In de mate het goed dat geheel of gedeeltelijk in de plaats komt door zaakvervanging, belegging of wederbelegging, een effectenportefeuille uitmaakt, zal dit kwalificeren als een feitelijke algemeenheid, zodat er van rechtswege zaakvervanging optreedt.

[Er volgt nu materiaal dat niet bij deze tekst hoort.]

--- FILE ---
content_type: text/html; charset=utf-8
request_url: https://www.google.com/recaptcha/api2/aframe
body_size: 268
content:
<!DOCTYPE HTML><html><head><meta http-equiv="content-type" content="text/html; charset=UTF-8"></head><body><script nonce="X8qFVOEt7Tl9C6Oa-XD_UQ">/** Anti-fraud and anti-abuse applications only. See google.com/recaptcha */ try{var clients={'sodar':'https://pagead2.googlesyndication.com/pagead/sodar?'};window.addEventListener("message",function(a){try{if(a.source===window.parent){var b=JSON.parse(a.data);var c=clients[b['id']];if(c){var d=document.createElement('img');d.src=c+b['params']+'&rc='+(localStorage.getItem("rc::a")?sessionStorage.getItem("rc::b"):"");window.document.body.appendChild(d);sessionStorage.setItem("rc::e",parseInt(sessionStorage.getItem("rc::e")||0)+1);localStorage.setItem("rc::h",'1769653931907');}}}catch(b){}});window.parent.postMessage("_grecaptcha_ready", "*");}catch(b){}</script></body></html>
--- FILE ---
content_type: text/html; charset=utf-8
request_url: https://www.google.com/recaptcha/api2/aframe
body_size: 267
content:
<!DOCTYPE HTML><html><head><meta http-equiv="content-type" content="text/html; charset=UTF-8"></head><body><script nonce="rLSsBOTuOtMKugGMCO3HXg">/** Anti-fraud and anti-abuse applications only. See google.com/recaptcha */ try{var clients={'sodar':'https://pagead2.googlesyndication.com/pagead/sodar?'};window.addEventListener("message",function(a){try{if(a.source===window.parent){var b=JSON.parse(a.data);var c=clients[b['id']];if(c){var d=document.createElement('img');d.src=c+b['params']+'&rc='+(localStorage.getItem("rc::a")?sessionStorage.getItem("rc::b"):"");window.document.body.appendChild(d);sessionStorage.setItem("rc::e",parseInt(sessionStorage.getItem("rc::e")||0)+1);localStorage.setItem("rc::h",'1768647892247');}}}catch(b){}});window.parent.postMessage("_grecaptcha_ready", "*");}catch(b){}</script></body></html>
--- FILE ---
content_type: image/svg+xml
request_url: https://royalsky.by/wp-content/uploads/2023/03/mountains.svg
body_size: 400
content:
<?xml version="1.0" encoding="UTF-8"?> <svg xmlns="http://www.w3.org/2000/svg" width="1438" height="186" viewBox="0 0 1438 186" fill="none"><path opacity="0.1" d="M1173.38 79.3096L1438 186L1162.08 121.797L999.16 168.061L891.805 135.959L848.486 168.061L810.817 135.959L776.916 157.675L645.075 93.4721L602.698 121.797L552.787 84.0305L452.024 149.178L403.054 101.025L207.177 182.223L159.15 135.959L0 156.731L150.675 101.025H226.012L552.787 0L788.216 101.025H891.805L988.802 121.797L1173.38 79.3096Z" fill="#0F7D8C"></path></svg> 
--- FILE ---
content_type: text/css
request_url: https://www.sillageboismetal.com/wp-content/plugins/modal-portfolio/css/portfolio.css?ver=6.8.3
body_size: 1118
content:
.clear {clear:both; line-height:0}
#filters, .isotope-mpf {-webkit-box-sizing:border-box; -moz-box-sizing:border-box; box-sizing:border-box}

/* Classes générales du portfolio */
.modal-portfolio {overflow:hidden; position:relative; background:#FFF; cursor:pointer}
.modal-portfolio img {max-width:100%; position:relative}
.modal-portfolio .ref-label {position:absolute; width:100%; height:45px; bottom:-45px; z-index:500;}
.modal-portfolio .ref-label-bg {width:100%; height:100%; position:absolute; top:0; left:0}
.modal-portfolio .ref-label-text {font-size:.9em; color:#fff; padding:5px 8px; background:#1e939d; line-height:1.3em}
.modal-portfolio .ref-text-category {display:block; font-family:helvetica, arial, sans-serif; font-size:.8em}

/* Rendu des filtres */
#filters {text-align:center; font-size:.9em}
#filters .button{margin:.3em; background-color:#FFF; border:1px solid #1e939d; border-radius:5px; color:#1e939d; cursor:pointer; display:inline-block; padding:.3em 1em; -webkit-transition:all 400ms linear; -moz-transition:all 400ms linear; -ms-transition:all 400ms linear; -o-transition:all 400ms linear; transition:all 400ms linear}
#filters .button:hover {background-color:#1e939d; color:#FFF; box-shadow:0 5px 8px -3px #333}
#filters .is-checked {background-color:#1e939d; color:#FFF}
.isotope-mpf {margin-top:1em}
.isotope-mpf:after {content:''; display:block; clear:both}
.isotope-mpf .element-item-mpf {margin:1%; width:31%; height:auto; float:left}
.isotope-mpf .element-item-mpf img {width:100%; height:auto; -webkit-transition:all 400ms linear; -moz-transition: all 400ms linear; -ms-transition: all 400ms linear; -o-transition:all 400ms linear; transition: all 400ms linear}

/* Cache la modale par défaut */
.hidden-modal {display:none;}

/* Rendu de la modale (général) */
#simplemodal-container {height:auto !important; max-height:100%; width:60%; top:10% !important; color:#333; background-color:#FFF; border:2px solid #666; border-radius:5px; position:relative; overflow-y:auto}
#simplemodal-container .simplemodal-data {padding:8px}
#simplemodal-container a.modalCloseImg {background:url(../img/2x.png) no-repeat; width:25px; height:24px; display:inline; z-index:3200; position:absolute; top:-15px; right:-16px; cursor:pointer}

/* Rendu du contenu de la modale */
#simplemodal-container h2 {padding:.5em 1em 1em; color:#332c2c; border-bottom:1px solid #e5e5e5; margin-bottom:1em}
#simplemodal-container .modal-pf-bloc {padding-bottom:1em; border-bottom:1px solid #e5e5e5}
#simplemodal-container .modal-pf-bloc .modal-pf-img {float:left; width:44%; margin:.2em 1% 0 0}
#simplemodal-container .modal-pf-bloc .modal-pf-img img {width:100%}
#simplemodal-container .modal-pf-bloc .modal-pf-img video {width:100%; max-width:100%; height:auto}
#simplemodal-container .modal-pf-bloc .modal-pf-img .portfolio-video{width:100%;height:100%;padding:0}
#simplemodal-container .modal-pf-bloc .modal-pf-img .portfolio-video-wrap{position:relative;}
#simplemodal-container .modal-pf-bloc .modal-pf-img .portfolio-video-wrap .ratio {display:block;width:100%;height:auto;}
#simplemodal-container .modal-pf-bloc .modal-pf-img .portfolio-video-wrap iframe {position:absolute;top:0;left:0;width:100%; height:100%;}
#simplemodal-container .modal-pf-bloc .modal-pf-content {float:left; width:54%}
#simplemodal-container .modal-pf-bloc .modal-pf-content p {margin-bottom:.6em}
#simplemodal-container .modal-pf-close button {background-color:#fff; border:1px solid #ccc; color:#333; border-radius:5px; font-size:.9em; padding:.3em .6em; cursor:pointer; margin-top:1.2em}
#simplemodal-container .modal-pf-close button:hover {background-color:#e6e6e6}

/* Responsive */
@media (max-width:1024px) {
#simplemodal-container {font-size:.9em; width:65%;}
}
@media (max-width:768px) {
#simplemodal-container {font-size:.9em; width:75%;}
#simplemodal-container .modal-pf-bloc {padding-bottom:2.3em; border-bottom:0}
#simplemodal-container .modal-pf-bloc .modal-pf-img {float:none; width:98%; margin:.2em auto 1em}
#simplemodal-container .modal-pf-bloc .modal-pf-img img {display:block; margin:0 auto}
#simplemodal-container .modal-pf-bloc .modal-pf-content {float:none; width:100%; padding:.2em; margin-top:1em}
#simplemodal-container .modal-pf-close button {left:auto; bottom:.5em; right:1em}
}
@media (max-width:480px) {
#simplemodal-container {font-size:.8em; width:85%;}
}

De partijen komen overeen dat deze overeenkomst tevens zal gelden voor alle meerwaarden en vruchten (in de ruimst mogelijke zin te begrijpen) genoten op de polissen of de goederen die hiervoor, al dan niet gedeeltelijk, bij wijze van zaakvervanging of subrogatie, belegging of wederbelegging in de plaats zouden komen.
3. Nietigheid bepalingen
Een eventuele nietigheid of ongeldigheid van een bepaling van dit beding van aanwas/kanscontract betreft enkel die specifieke bepaling, die in dat geval dient worden vervangen door een bepaling die wel geldig is en zo dicht mogelijk de bedoeling van partijen benadert en kan, volgens de uitdrukkelijke wil van de partijen, dus niet de nietigheid of ongeldigheid van het volledige beding van aanwas tot gevolg hebben.
4. Geschillenregeling
Deze overeenkomst wordt beheerst door het Belgische recht. Alle geschillen voortvloeiende uit deze overeenkomst dienen te worden voorgelegd aan de territoriaal bevoegde hoven en rechtbanken van de (laatste) gezamenlijke woonplaats van de partijen.
5. Pro fisco verklaring
Partijen verklaren uitdrukkelijk dat deze overeenkomst ten bezwarende titel wordt gesloten en aldus geen aanleiding kan geven tot enige heffing, zoals de heffing van registratie- of erfbelasting.
Partijen verwijzen hiervoor naar de voorafgaande beslissing (VB nr *) van de Vlaamse Belastingdienst de dato * met kenmerk *, dewelke in bijlage aan deze overeenkomst wordt gehecht.”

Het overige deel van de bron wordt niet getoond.